[Rows from a dataset]

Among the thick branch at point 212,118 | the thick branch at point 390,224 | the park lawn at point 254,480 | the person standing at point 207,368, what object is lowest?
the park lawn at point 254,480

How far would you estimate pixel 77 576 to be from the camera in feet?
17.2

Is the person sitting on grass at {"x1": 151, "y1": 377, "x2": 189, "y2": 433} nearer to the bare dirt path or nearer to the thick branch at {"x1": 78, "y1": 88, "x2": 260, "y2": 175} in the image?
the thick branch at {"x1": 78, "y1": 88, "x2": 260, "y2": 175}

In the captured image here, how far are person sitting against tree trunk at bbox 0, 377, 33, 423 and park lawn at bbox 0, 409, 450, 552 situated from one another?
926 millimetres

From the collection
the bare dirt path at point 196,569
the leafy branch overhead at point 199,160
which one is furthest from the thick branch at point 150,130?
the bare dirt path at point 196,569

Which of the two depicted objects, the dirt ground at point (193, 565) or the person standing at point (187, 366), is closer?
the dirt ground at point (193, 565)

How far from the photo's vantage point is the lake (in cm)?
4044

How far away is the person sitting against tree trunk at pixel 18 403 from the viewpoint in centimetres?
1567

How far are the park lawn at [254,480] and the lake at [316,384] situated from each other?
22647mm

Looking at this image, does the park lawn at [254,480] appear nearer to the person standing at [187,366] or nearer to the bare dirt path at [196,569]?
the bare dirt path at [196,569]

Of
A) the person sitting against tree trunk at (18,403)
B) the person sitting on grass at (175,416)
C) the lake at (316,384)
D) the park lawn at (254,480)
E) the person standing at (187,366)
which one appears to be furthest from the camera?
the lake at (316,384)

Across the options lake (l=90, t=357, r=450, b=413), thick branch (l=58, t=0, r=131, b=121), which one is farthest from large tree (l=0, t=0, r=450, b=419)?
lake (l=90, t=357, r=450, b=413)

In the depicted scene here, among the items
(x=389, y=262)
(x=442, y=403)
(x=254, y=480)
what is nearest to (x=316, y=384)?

- **Exercise**
Your task is to transcribe the listing above in full, exactly as given.

- **Complete output**
Among the thick branch at point 212,118 | the thick branch at point 390,224 | the park lawn at point 254,480 | the person standing at point 207,368, what object is lowest?
the park lawn at point 254,480

How far would you estimate pixel 77 576 to be from the camera in feet?
17.2

Is the person sitting on grass at {"x1": 151, "y1": 377, "x2": 189, "y2": 433} nearer to the bare dirt path or nearer to the thick branch at {"x1": 78, "y1": 88, "x2": 260, "y2": 175} in the image?
the thick branch at {"x1": 78, "y1": 88, "x2": 260, "y2": 175}

In the captured image here, how far are person sitting against tree trunk at bbox 0, 377, 33, 423 and park lawn at bbox 0, 409, 450, 552 situated from one another?
926 millimetres

From the collection
the bare dirt path at point 196,569
the leafy branch overhead at point 199,160
which one is furthest from the thick branch at point 150,130?
the bare dirt path at point 196,569

Which of the two depicted objects, the dirt ground at point (193, 565) or the person standing at point (187, 366), is closer?
the dirt ground at point (193, 565)

How far from the photo's vantage point is the lake (in cm)?
4044

How far away is the person sitting against tree trunk at pixel 18 403 from the viewpoint in centimetres?
1567

How far are the park lawn at [254,480] and the lake at [316,384] situated from each other?
22647mm

Looking at this image, does the park lawn at [254,480] appear nearer to the person standing at [187,366] or nearer to the bare dirt path at [196,569]?
the bare dirt path at [196,569]

Of
A) the person sitting against tree trunk at (18,403)
B) the person sitting on grass at (175,416)
C) the lake at (316,384)
D) the park lawn at (254,480)
E) the person standing at (187,366)
which one appears to be furthest from the camera?
the lake at (316,384)

Across the options lake (l=90, t=357, r=450, b=413), thick branch (l=58, t=0, r=131, b=121), which one is farthest from large tree (l=0, t=0, r=450, b=419)?
lake (l=90, t=357, r=450, b=413)

In the depicted scene here, among the items
(x=389, y=262)
(x=442, y=403)
(x=254, y=480)
what is nearest to (x=316, y=384)?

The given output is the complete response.